古都結ぶ 新電車開通 ソロ―ジョクジャ間 ジョコウィ市長肝いり
中部ジャワ州ソロとジョクジャカルタ間を結ぶ電気式ディーゼル機関車「レールバス・バタラ・クレスナ号」(3両編成)が5日、開通した。日本の京都と奈良に例えられ、観光客誘致に力を入れる古都だが、観光政策での歩調はそろわず、両市を結ぶ観光客向けの交通機関はなかった。ジャカルタ特別州知事選で首位通過したソロのジョコ・ウィドド(通称ジョコウィ)市長肝いりの新交通としても注目を集めている。
レールバスの車両は長さ約40メートル、1両178人、3両で計534人乗り。電気式ディーゼル機関車で、東ジャワ州マディウンにある国営鉄道製造会社インドゥストゥリ・クレタ・アピ(インカ)社の工場で製造した。総事業費は168億ルピア(約1億3800万円)。
当面、ソロのバラパン駅発、プルウォサリ駅経由スコハルジョ行きは午前6時と午後5時の2本。プルウォサリ駅発ジョクジャカルタのトゥグ駅行きは午前9時発、同帰路は午後2時発の各1本を運行する。
ソロ―スコハルジョ間は75分で1万ルピア、ソロ―ジョクジャカルタ間は58分、2万ルピア。最高時速は60キロだが、ソロの市街地では車やオートバイなどと並走し、踏切警報機などが未整備の場所もあるため、20―30キロほどで走る。
現在、ソロ―ジョクジャカルタ間には快速列車「プランバナン・エクスプレス号」が1日10本運行しているが、エアコンは部分的にしかなく、観光客の利用も限られている。
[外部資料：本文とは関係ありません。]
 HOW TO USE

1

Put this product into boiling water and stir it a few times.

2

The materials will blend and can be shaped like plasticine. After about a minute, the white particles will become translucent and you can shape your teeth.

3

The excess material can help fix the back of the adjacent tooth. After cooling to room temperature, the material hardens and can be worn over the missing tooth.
観光客でにぎわうジョクジャカルタのマリオボロ通りのトゥグ駅から発着するレールバスの運行で、両都市の観光促進も期待される。
地元メディアによると、国鉄(KAI)のイグナシウス・ジョナン社長は、開通式で「何回も延期されてきたが、ようやく正式に運行を開始することができた」とあいさつ。レバラン(断食明け大祭)帰省客の利用も見込む。
国鉄ジョクジャカルタ管区のエコ・ブディヤント報道官は「運賃はエコノミー列車の2倍と高めに設定したが、レールバスは計6駅しか止まらない。ジャワ島内で乗客数の多い区間でもあり、車両の快適さを求める乗客は多い」と説明。今後本数を増やしたり、沿線整備が遅れているソロ近郊のウォノギリ路線など、サービスを拡充する方針だ。
ソロでは、ジョコウィ市長が陣頭指揮して新交通機関を次々導入。トランスジャカルタのような路線バス「バティック・ソロ・トランス(BST)」は空港や市内各地を結び、計35カ所の停留所を持つ。他市の交通機関に先駆け、市内バスに各銀行と提携した電子カードの運賃支払いシステムを導入して話題になった。
また目抜き通りでは、国内外の団体観光客に貸し出す蒸気機関車を運行。週末限定の2階建てオープン式の観光バスも観光客に好評だ。
ジョコウィ市長は、ジャカルタの渋滞緩和にもレールバスは有効としており、州知事選ではトランスジャカルタの一部路線への導入も検討すべきだと訴えている。